Monthly Archives: May 2024

EP 239 Alex Fink on Improving Information Quality



Jim talks with Alex Fink about his company Otherweb, which uses AI to filter out fake news and create a more reliable news ecosystem. They discuss how Alex came to care about this problem, the decline of news media, how advertising wrecked the internet, the idea of an info agent, Otherweb’s curation engine, information filtering systems, unhooking the internet from advertising, the fight between AdBlock and Facebook, the decision to disinclude paywalled websites, economic tradeoffs of paywalling, AI in movie production, money-on-money return, initial results of the printing press, watermarking images, fair witnesses, how porn has driven internet innovation, catering to the seven deadly sins, social media addiction, binding the future of the company, public benefit corporations, the stewardship capital model, the crowdfunding process, and much more.

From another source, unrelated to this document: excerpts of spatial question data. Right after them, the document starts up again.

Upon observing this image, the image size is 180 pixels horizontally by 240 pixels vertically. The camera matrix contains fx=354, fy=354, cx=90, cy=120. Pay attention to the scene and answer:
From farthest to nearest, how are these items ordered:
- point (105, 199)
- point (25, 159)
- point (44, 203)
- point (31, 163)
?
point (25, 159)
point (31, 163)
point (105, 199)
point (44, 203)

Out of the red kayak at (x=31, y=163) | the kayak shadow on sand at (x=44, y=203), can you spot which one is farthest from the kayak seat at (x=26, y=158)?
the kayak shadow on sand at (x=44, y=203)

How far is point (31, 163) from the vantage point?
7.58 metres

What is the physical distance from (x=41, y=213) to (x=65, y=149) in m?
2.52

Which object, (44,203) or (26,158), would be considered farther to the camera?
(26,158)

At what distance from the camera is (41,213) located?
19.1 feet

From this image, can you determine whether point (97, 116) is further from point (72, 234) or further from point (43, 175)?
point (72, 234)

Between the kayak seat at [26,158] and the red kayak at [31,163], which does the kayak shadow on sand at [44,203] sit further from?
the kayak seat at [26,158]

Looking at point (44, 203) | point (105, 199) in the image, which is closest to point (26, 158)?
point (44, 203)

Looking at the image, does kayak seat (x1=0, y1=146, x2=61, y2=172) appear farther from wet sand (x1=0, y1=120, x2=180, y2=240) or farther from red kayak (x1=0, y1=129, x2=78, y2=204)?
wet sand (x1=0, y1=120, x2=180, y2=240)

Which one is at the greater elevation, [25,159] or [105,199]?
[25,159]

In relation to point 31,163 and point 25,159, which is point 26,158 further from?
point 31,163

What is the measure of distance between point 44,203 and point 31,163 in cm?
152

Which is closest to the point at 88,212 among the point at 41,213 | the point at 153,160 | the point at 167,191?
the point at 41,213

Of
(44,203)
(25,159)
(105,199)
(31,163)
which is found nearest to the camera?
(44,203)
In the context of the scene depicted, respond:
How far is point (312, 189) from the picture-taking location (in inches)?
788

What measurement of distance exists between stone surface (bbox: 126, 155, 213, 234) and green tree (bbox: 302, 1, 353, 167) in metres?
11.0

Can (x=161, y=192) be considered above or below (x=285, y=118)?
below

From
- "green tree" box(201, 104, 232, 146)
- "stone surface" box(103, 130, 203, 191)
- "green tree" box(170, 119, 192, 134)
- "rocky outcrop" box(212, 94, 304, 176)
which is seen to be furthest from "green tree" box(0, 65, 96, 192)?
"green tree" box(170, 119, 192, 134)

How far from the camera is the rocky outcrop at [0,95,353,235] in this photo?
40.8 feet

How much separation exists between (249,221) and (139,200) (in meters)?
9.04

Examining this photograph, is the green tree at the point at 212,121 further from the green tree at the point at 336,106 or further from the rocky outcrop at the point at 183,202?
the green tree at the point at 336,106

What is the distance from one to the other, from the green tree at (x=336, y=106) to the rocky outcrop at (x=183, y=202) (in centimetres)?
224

Alex Fink is a Tech Executive, Silicon Valley Expat, and the Founder and CEO of the Otherweb, a Public Benefit Corporation that uses AI to help people read news and commentary, listen to podcasts and search the web without paywalls, clickbait, ads, autoplaying videos, affiliate links, or any other junk. The Otherweb is available as an app (ios and android), a website, a newsletter, or a standalone browser extension.

 


EP 238 Sam Sammane on Humanity’s Role in an AI-Dominated Future



Jim talks with Sam Sammane about the ideas in his new book The Singularity of Hope: Humanity’s Role in an AI-Dominated Future. They discuss the hype around generative AI, obstacles to AGI, reinforcement learning, intuition & emotion, human-AI augmentation, rules of thumb, the plausibility of the brain as a quantum computer, Jim’s ScriptHelper project, machine-like jobs that will likely be automated, the age of retraining, using AI to self-augment, the digital proletariat, a compassionate approach to rethinking society, a priesthood for investing, AI-augmented drug discovery, a major uplift in education, love as an engine of learning, the danger of considering AI in education as cheating, personal info agents, advances in tuning of LLMs, brain-computer interfaces, roads toward AGI, the pure AI singularity, the limits of our understanding of intelligence, collecting wisdom, and much more.

Sam Sammane envisions a world in which rapid advancements in AI and technology have been harnessed for the greater good, creating a new age of global prosperity. He is a seasoned entrepreneur with multiple successful exits and an academician with a rich blend of expertise in applied physics, digital circuit design, nanotechnology, formal methods, life science, and business. Sam’s book The Singularity of Hope reflects his experiences and thoughts on the evolving relationship between AI, the economy, and the workforce.


EP 237 Simon DeDeo on the Odds of Major Civil Violence



Jim talks with Simon DeDeo about their wager concerning the likelihood of civil violence and mass killings in America in the next decade. They discuss the terms of the wager, the appropriate orders of magnitude, Alex Garland’s Civil War, the American readiness to use violence, honor cultures, the movement from violence to political violence, industrial mass murder, polarization, the one-dimensionality of current elites, basins of attraction, statistical distributions of violence, Rene Girard’s theory of mimetic desire, measuring political distance, the constant motion of contemporary American political views, tribalization around red-blue politics, door-holding & just-so stories, sexual signaling, the unreality of woke debates, accumulating factors that could lead to a brushfire, gun rights, the dilettantism of extremist groups, 3 specific scenarios of inciting conflicts, making sense of a post-ideological world, the question of who rules, and much more.

Simon DeDeo is an Assistant Professor at Carnegie Mellon University in the Department of Social and Decision Sciences, and External Professor at the Santa Fe Institute. He is also affiliated with the Cognitive Science program at Indiana University, where he runs the Laboratory for Social Minds. For three years, from 2010 to 2013, he was an Omidyar Fellow at the Santa Fe Institute. He and his collaborators study how people use words and signals, and the ideas they represent, to create a world. They have studied a diverse set of systems that includes the French Revolution, the courtrooms of Victorian London, the research strategies of Charles Darwin, the insurgency of modern-day Afghanistan, the emergent bureaucracy of Wikipedia, the creation of power hierarchies among the social animals, and the collusions and conspiracies of petrol stations in the American Midwest. They combine data from the contemporary world, archives from the deep past, statistical tools from cosmology, and models of human cognition from Bayesian reasoning and information theory to understand how cultures grow, flourish, innovate, and evolve.